Saved entries:
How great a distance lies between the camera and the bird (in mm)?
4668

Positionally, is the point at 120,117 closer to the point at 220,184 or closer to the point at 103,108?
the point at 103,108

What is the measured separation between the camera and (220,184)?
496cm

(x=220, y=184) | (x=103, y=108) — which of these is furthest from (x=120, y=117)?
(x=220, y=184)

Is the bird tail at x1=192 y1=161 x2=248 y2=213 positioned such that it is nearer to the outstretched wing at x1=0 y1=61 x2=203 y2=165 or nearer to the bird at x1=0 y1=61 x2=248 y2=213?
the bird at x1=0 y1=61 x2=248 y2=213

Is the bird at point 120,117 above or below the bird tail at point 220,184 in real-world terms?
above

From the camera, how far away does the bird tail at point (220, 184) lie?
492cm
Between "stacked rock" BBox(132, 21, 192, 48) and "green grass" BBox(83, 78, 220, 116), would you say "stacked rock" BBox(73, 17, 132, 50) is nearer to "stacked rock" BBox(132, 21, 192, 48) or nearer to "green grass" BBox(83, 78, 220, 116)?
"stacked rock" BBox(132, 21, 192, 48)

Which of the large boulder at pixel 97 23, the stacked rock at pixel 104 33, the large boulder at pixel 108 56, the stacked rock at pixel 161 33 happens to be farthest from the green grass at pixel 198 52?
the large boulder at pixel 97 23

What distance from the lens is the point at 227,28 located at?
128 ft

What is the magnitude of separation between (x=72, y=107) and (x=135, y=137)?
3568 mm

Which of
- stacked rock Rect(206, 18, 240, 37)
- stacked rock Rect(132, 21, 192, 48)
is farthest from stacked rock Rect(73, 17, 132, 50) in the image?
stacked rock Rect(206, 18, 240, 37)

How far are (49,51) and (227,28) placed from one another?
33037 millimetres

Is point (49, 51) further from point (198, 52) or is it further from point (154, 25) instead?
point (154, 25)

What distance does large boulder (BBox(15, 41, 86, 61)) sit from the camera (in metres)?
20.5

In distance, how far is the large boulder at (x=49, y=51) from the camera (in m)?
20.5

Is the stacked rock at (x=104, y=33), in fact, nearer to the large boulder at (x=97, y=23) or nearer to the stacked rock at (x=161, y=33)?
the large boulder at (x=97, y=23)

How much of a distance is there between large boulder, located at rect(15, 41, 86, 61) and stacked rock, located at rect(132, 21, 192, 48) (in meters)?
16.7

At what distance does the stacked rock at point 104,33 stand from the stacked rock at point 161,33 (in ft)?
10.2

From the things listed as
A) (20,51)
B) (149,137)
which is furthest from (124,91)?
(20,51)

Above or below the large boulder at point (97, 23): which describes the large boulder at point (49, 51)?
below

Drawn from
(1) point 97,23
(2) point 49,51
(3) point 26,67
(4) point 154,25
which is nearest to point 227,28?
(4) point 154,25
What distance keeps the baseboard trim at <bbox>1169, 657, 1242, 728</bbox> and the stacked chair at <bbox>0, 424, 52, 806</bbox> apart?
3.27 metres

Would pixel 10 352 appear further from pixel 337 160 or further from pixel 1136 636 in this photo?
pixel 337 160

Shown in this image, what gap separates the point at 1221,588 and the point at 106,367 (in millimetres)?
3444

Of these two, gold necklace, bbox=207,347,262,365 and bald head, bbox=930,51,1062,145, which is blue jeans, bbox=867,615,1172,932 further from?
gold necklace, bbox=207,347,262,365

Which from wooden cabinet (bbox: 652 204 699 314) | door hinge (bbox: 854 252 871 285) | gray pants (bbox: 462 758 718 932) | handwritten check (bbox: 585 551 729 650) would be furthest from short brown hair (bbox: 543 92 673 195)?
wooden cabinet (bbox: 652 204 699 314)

→ **GOAL**
Write out every line above word for word, with nothing changed.

→ **REPLY**
How great a distance lies between the camera and the bird (in mm)?
4668

Positionally, is the point at 120,117 closer to the point at 220,184 or closer to the point at 103,108?
the point at 103,108

What is the measured separation between the camera and (220,184)?
496cm

(x=220, y=184) | (x=103, y=108) — which of these is furthest from (x=120, y=117)?
(x=220, y=184)

Is the bird tail at x1=192 y1=161 x2=248 y2=213 positioned such that it is nearer to the outstretched wing at x1=0 y1=61 x2=203 y2=165 or nearer to the bird at x1=0 y1=61 x2=248 y2=213?
the bird at x1=0 y1=61 x2=248 y2=213

Is the bird at point 120,117 above or below the bird tail at point 220,184 in real-world terms?
above

From the camera, how far away does the bird tail at point (220, 184) lie?
492cm
Between "stacked rock" BBox(132, 21, 192, 48) and "green grass" BBox(83, 78, 220, 116), would you say "stacked rock" BBox(73, 17, 132, 50) is nearer to "stacked rock" BBox(132, 21, 192, 48) or nearer to "green grass" BBox(83, 78, 220, 116)?
"stacked rock" BBox(132, 21, 192, 48)

Which of the large boulder at pixel 97 23, the stacked rock at pixel 104 33, the large boulder at pixel 108 56, the stacked rock at pixel 161 33 happens to be farthest from the green grass at pixel 198 52?
the large boulder at pixel 97 23

What distance from the lens is the point at 227,28 located at?
128 ft

What is the magnitude of separation between (x=72, y=107) and (x=135, y=137)?
3568 mm

Which of
- stacked rock Rect(206, 18, 240, 37)
- stacked rock Rect(132, 21, 192, 48)
is farthest from stacked rock Rect(73, 17, 132, 50) in the image?
stacked rock Rect(206, 18, 240, 37)

How far are (49,51) and (227,28) placed from one another?
33037 millimetres

Is point (49, 51) further from point (198, 52) or is it further from point (154, 25) instead?
point (154, 25)

What distance does large boulder (BBox(15, 41, 86, 61)) sit from the camera (in metres)?
20.5

In distance, how far is the large boulder at (x=49, y=51) from the camera (in m)?
20.5

Is the stacked rock at (x=104, y=33), in fact, nearer to the large boulder at (x=97, y=23) or nearer to the stacked rock at (x=161, y=33)?
the large boulder at (x=97, y=23)

How much of a distance is there between large boulder, located at rect(15, 41, 86, 61) and stacked rock, located at rect(132, 21, 192, 48) (in meters)?
16.7

At what distance does the stacked rock at point 104,33 stand from the stacked rock at point 161,33 (in ft)?
10.2

From the things listed as
A) (20,51)
B) (149,137)
which is furthest from (124,91)?
(20,51)

Above or below the large boulder at point (97, 23): which describes the large boulder at point (49, 51)?
below

Drawn from
(1) point 97,23
(2) point 49,51
(3) point 26,67
(4) point 154,25
which is nearest to point 227,28?
(4) point 154,25
What distance keeps the baseboard trim at <bbox>1169, 657, 1242, 728</bbox> and the stacked chair at <bbox>0, 424, 52, 806</bbox> apart?
3.27 metres

Would pixel 10 352 appear further from pixel 337 160 or further from pixel 1136 636 in this photo?
pixel 337 160

Shown in this image, what gap separates the point at 1221,588 and the point at 106,367 (in millimetres)?
3444

Of these two, gold necklace, bbox=207,347,262,365 and bald head, bbox=930,51,1062,145, which is blue jeans, bbox=867,615,1172,932 further from?
gold necklace, bbox=207,347,262,365

Which from wooden cabinet (bbox: 652 204 699 314) | door hinge (bbox: 854 252 871 285) | gray pants (bbox: 462 758 718 932) | handwritten check (bbox: 585 551 729 650) would be furthest from short brown hair (bbox: 543 92 673 195)?
wooden cabinet (bbox: 652 204 699 314)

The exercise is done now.